New implementation of re module

Thu Jul 30 18:06:05 EDT 2009

Piet van Oostrum wrote:
>>>>>> MRAB <python at mrabarnett.plus.com> (M) wrote:
> 
>> M> Hi all,
>> M> I've been working on a new implementation of the re module. The details
>> M> are at http://bugs.python.org/issue2636, specifically from
>> M> http://bugs.python.org/issue2636#msg90954. I've included a .pyd file for
>> M> Python 2.6 on Windows if you want to try it out.
> 
>> M> I'm interested in how fast it is generally, compared with the current re
>> M> module, but especially when faced with those 'pathological' regular
>> M> expressions which seem to take a long time to finish, for example:
> 
>> M>     re.search(r"^(.+|D)*A$", "x" * 25 + "B")
> 
>> M> which on my PC (1.8GHz) takes 18.98secs with the re module but <0.01secs
>> M> with this new implementation.
> 
> Is this version also going to use the Thompson approach?

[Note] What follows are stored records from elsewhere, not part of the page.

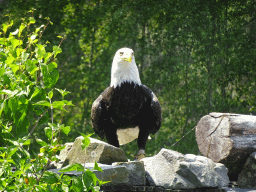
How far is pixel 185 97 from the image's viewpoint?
18.6 feet

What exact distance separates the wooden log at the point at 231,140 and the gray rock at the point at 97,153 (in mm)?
1132

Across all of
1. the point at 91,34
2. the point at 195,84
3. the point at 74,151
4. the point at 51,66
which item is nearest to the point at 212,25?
the point at 195,84

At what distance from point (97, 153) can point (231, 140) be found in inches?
55.0

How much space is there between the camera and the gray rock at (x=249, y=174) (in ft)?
9.81

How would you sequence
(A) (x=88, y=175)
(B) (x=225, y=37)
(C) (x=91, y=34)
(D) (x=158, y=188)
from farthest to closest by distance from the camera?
(B) (x=225, y=37) < (C) (x=91, y=34) < (D) (x=158, y=188) < (A) (x=88, y=175)

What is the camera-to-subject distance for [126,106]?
9.00ft

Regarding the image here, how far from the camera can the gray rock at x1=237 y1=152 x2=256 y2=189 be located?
299 cm

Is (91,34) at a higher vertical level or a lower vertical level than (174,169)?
higher

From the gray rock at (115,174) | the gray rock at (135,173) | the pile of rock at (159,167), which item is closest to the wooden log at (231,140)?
the pile of rock at (159,167)

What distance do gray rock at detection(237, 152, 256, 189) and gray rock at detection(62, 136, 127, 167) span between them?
1318 millimetres

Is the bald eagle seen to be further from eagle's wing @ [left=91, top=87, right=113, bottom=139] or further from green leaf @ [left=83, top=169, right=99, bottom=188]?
green leaf @ [left=83, top=169, right=99, bottom=188]

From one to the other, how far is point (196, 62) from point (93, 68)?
1889mm

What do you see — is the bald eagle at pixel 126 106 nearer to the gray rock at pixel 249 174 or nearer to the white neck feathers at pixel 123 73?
the white neck feathers at pixel 123 73

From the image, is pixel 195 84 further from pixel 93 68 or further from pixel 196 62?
pixel 93 68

That approach is what inspired the method in the new implementation, but
its speed comes from asking _whether_ there's a match, not _where_
there's a match, so it can ignore the route taken to get the match.

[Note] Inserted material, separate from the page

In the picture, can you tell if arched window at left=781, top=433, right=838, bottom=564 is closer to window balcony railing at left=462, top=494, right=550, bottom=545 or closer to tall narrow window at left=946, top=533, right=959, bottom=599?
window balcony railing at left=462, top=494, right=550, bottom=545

"grep", for example, selects those lines which match a pattern, whereas
the typical Python (and Perl) usage is to extract part of a string or
which part of the string matches.

Trying to support lazy and possessive quantifiers in Thompson's approach
is tricky (at least, I haven't been able to figure it out), and
back-references are right out! :-)

There's always the chance that I could come up with some sort of hybrid
scheme, applying different approaches depending on certain conditions.
It already switches from depth-first to breadth-first when it's taken
too many iterations without advancing and merges similar states, which
is why it's so much better with 'pathological' patterns; I just have to
get the depth-first phase to be as fast as the current 're' module.